§ Selected passage:

□ □ □ □ □ □ □

AI model forecasts risk of more than 1,200 diseases years in advance
Delphi-2M, trained on UK Biobank data and tested on 1.9 million Danish records, estimates decade-long disease risks to help target prevention and plan services

Scientists have developed an artificial intelligence model that can estimate a person’s likelihood of developing more than 1,200 diseases over periods of years, a step researchers say could help identify high-risk patients and anticipate health-service demand.
The model, called Delphi-2M, was trained on anonymized health information from the UK Biobank and tested against other Biobank participants and 1.9 million medical records in Denmark. It does not predict exact dates for events, but assigns calibrated probabilities — for example, estimating the chance someone will develop a condition within a defined period, analogous to a weather forecast predicting a percent chance of rain.
Researchers described the model in the journal Nature and said it uses machine learning techniques similar to those behind conversational AI systems. Where chatbots learn patterns in language to predict sequences of words, Delphi-2M learns patterns in clinical records — such as hospital admissions, general practitioner entries and lifestyle information — to predict what health events are likely to come next and when.
The team reported that Delphi-2M produces well-calibrated risk estimates in external datasets. "If our model says it's a one-in-10 risk for the next year, it really does seem like it turns out to be one in 10," said Prof. Ewan Birney, interim executive director of the European Molecular Biology Laboratory and a lead researcher on the project. The model was most accurate for conditions with relatively clear progression pathways, including type 2 diabetes, heart attacks and sepsis, and less reliable for sporadic events such as many infections.
Researchers envisage several practical uses if the model proves robust in further testing and regulatory review. Clinicians could use risk estimates to offer preventive interventions — medications, screening or targeted lifestyle advice — to patients identified as high risk. Health systems could apply the model to aggregated records to forecast regional service needs years ahead, for example estimating future annual numbers of heart attacks to help plan staffing and facilities.
"This is the beginning of a new way to understand human health and disease progression," said Prof. Moritz Gerstung of the German Cancer Research Centre, who leads an AI division there. Prof. Gerstung and collaborators at the EMBL and the University of Copenhagen said Delphi-2M could eventually help personalise care and anticipate healthcare needs at scale.

□ □ □ □ □ □ □

§ Stored data:
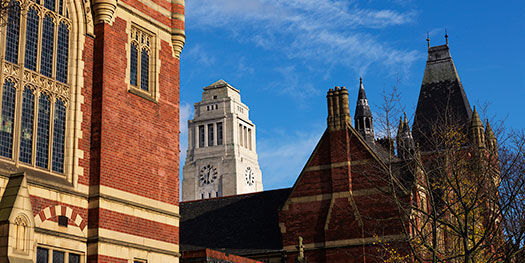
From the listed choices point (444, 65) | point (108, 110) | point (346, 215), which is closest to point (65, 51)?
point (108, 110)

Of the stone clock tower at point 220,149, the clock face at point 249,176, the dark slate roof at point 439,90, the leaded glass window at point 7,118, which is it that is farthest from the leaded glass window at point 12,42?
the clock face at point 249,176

□ □ □ □ □ □ □

§ Required action A:
According to the Delphi-2M article, how many Danish medical records was the model tested against?
§ Required action B:
Reproduce word for word the part of the Delphi-2M article between "Researchers envisage several" and "staffing and facilities.", inclusive.
§ Required action C:
Continue the Delphi-2M article from its last sentence.

§ Response A:
1.9 million

§ Response B:
Researchers envisage several practical uses if the model proves robust in further testing and regulatory review. Clinicians could use risk estimates to offer preventive interventions — medications, screening or targeted lifestyle advice — to patients identified as high risk. Health systems could apply the model to aggregated records to forecast regional service needs years ahead, for example estimating future annual numbers of heart attacks to help plan staffing and facilities.

§ Response C:
The model was built from data on more than 400,000 people in the UK Biobank, a resource that includes linked records on hospital admissions, general practice contacts and lifestyle factors such as smoking. The researchers then validated its predictions in additional UK Biobank participants and in Denmark, where 1.9 million records were available for testing.
Researchers cautioned that Delphi-2M is still a research tool and not ready for clinical deployment. They highlighted potential biases because UK Biobank participants are disproportionately aged 40 to 70 and are not fully representative of entire populations. The team is updating the model to incorporate additional data types, including medical imaging, genetic information and blood test results, which they say could improve accuracy and expand the range of risks the model can assess.
Ethical and regulatory issues remain central to any future deployment. Gustavo Sudre, a neuroimaging and AI researcher at King’s College London, welcomed the work as a step toward scalable and interpretable predictive modelling in medicine but emphasised the need for ethical responsibility. Prof. Birney also stressed the necessity of testing, regulation and careful thought before clinical use, comparing the likely adoption path to that of genomics, which took roughly a decade from scientific confidence to routine clinical application.
The research was a collaboration among the European Molecular Biology Laboratory, the German Cancer Research Centre and the University of Copenhagen. The authors and outside commentators said further validation, transparent reporting of limitations and governance frameworks will be essential before the technology is used to guide individual care or system planning.